Un successo che suona l’allarme per i columnist intergalattici, i «moderatori» dell’immaginario, scesi numerosi sulle colonne dei giornali per imbrigliare le pulsioni violente del pubblico di massa, e pronti a denunciare l’estremismo infantile di Avatar. Per ristabilire l’ordine (ir)reale costituito e riconfermare il loro status di sentinelle della cultura, ricorrono a concetti come “stereotipo”, “favola”, “manicheo”, che detto per il cinema, con disprezzo, fa ridere. Decodificata da almeno un secolo di visioni, la narrazione simbolica ha i suoi linguaggi ed eroi, i suoi rimandi alla memoria collettiva. Le armi spuntate dei centristi non avranno la meglio, ma se è giusto «spaventarsi» davanti ad Avatar, è meglio recuperare la capacità di «vedere». Anche con i molesti occhialetti 3D.
Gli «stereotipi» dichiarati del film compongono un’opera che cambia la percezione sensoriale, e fa di ogni spettatore un perfetto avatar, un «doppio», oltre il processo di identificazione, proprio come accade a Jake Sully (l’australiano Sam Worthington), mix di cellule umane/aliene, trasformato da marine paraplegico in na’vi, creatura gigantesca e azzurra, per entrare in contatto con gli aliens e convincerli a sgomberare dall’albero-casa, sotto cui si nasconde il prezioso unobtanio. Essere l’altro e rimanere se stessi.

===

▶ **Consegna A**
Nel brano su Avatar, chi interpreta Jake Sully?
▶ **Consegna B**
Trascrivi dal brano su Avatar il tratto che va da "Un successo che" fino a "molesti occhialetti 3D.".
I record hanno un'origine diversa dal brano su Avatar.

===

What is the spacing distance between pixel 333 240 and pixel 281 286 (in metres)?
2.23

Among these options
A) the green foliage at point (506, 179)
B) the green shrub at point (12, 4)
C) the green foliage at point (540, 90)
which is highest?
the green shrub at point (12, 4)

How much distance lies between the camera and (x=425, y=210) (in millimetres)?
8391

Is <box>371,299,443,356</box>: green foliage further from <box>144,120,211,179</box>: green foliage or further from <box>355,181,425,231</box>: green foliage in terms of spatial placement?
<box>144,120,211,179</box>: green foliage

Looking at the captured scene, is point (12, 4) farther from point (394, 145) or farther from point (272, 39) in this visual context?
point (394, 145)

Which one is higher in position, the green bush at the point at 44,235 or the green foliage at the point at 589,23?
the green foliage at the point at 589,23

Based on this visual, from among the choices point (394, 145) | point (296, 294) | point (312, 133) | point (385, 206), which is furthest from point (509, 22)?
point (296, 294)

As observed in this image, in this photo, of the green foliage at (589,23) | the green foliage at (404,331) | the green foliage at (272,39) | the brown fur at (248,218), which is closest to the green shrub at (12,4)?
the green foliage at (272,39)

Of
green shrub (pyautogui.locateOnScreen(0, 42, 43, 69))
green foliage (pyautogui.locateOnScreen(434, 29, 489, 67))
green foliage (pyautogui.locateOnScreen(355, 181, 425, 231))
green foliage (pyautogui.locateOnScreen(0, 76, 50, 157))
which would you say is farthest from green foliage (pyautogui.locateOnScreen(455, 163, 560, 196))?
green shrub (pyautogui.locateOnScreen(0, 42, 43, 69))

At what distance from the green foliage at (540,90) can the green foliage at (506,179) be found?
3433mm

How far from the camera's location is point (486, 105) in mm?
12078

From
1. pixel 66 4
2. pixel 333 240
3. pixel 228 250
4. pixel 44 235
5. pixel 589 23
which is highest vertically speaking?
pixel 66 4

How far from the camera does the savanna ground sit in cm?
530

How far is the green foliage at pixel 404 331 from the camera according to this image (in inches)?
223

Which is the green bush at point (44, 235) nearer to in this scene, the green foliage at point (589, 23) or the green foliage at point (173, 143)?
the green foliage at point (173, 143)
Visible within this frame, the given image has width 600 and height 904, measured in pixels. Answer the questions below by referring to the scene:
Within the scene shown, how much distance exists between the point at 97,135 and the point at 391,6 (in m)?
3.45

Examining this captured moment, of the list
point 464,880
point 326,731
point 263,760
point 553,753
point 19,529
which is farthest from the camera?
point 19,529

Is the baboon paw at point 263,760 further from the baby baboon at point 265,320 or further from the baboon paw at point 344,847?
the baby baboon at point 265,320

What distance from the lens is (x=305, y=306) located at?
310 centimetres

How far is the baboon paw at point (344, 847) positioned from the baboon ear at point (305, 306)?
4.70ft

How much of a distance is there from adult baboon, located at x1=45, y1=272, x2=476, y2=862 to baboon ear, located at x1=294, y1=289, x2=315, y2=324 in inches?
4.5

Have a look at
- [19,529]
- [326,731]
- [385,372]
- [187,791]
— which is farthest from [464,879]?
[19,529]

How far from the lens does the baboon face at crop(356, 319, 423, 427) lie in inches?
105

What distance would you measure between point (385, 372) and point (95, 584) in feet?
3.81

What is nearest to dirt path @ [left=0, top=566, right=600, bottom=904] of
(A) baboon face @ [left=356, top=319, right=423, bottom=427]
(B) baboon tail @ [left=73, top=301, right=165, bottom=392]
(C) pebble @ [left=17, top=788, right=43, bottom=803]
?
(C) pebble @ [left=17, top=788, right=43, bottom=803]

===

▶ **Risposta completa A**
L'australiano Sam Worthington.

▶ **Risposta completa B**
Un successo che suona l’allarme per i columnist intergalattici, i «moderatori» dell’immaginario, scesi numerosi sulle colonne dei giornali per imbrigliare le pulsioni violente del pubblico di massa, e pronti a denunciare l’estremismo infantile di Avatar. Per ristabilire l’ordine (ir)reale costituito e riconfermare il loro status di sentinelle della cultura, ricorrono a concetti come “stereotipo”, “favola”, “manicheo”, che detto per il cinema, con disprezzo, fa ridere. Decodificata da almeno un secolo di visioni, la narrazione simbolica ha i suoi linguaggi ed eroi, i suoi rimandi alla memoria collettiva. Le armi spuntate dei centristi non avranno la meglio, ma se è giusto «spaventarsi» davanti ad Avatar, è meglio recuperare la capacità di «vedere». Anche con i molesti occhialetti 3D.